Anggap Normal, Berbicara Tetap dengan Verbal

 Anggap Normal, Berbicara Tetap dengan Verbal

 \"Saya bawa mereka ke RSUD setiap minggu untuk dites pendengarannya. Hasilnya, anak-anak kami memang tunarungu,\" ucap perempuan yang sering diundang menjadi pembicara di berbagai seminar motivasi, khususnya terkait cara menangani anggota keluarga yang cacat, tersebut.

 Sejak itu, Masniari menyesuaikan diri dengan kondisi empat anaknya yang tunarungu. \"Kalau kita sudah tahu mereka tidak bisa mendengar, kenapa terus dipanggil-panggil\" Percuma. Jadi, saya yang harus mendatangi mereka atau minta ke saudaranya yang lain untuk memanggilkan,\" tuturnya.

 Dalam berkomunikasi dengan empat buah hatinya itu, Masniari enggan menggunakan bahasa isyarat seperti halnya orang lain yang memiliki anggota keluarga yang senasib. Dia tetap menggunakan metode komunikasi verbal seperti berbicara dengan normal. Karena itu, setiap berbicara, dia selalu berusaha berhadap-hadapan langsung dengan anaknya yang tunarungu. Dengan demikian, si anak bisa melihat bentuk mulut ibunya serta ekspresi yang menyertainya.

 \"Saya tetap berbicara verbal agar mereka juga belajar ngomong. Alhamdulillah, lama-lama mereka bisa mengerti setiap kata yang saya ucapkan. Bukan dengan isyarat tangan,\" ucapnya.

 \"Saya bilang, ayo lihat wajah dan bibir mama, sayang. Mereka akhirnya paham dengan kata-kata yang saya katakan,\" tambah dia.

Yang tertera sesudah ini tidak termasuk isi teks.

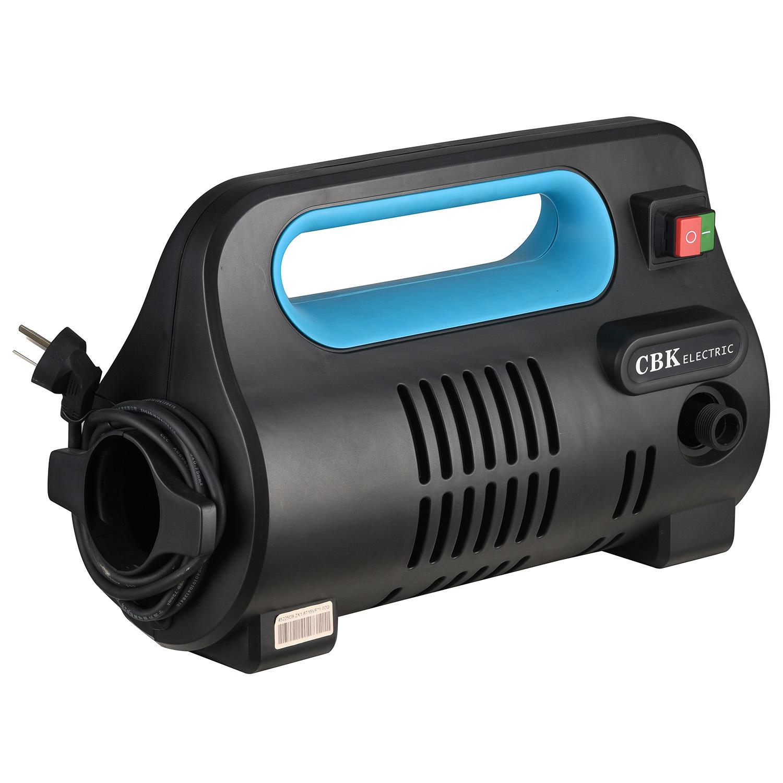 Induktions-Motor der kaltes Wasser-Druck-Auto-Unterlegscheibe-1600W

 Ketegaran Masniari bersama suami dalam mendidik anak-anaknya yang tunarungu menggugah simpati atasan Ali di Depkeu. Berkat simpati Dirjen Anggaran Depkeu yang kala itu dijabat Benyamin Parwoto, Ali bisa membawa anak-anaknya ke kota besar yang memiliki fasilitas pendidikan yang memadai untuk orang-orang tunarungu. Ali pun pernah dipindahtugaskan ke Surabaya, Serang, lalu Jakarta agar anak-anaknya bisa bersekolah dengan baik.

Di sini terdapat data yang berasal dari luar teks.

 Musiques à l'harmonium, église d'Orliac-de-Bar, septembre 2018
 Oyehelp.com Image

 \"Pemindahan tugas itu selalu terkait dengan masa depan pendidikan anak-anak saya yang tunarungu tersebut. Kami hanya bisa berterima kasih atas kebaikan Pak Parwoto kala itu,\" paparnya.

 Saat Ali pindah dinas di Jakarta pada 1989, Parwoto juga memfasilitasi keluarga Masniari dengan sebuah rumah dinas yang cukup luas. \"Rumah inilah yang dulu rumah dinas bapak,\" ujar Masniari.

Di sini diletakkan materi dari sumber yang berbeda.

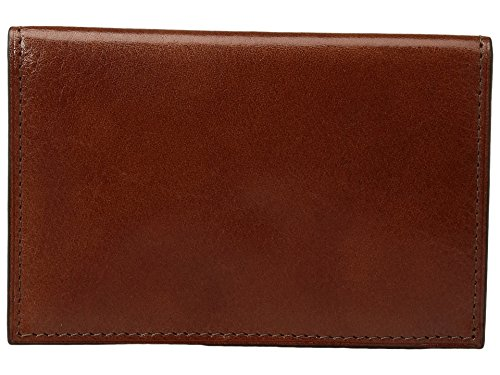 Bosca Men's Old Leather Collection - 8 Pocket Credit Card Case Amber One -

Kendati begitu, tidak berarti Masniari tidak pernah mendapat cemoohan atas kondisi empat anaknya yang cacat tersebut. Suatu hari dia menerima perkataan yang kurang menyenangkan dari seorang wali murid di sekolah anaknya.

 \"Saya tidak pernah malu sedikit pun memiliki anak tunarungu. Tapi, yang namanya perasaan, sakit hati juga mendengar cemoohan orang kala itu,\" ungkapnya mengingat masa itu.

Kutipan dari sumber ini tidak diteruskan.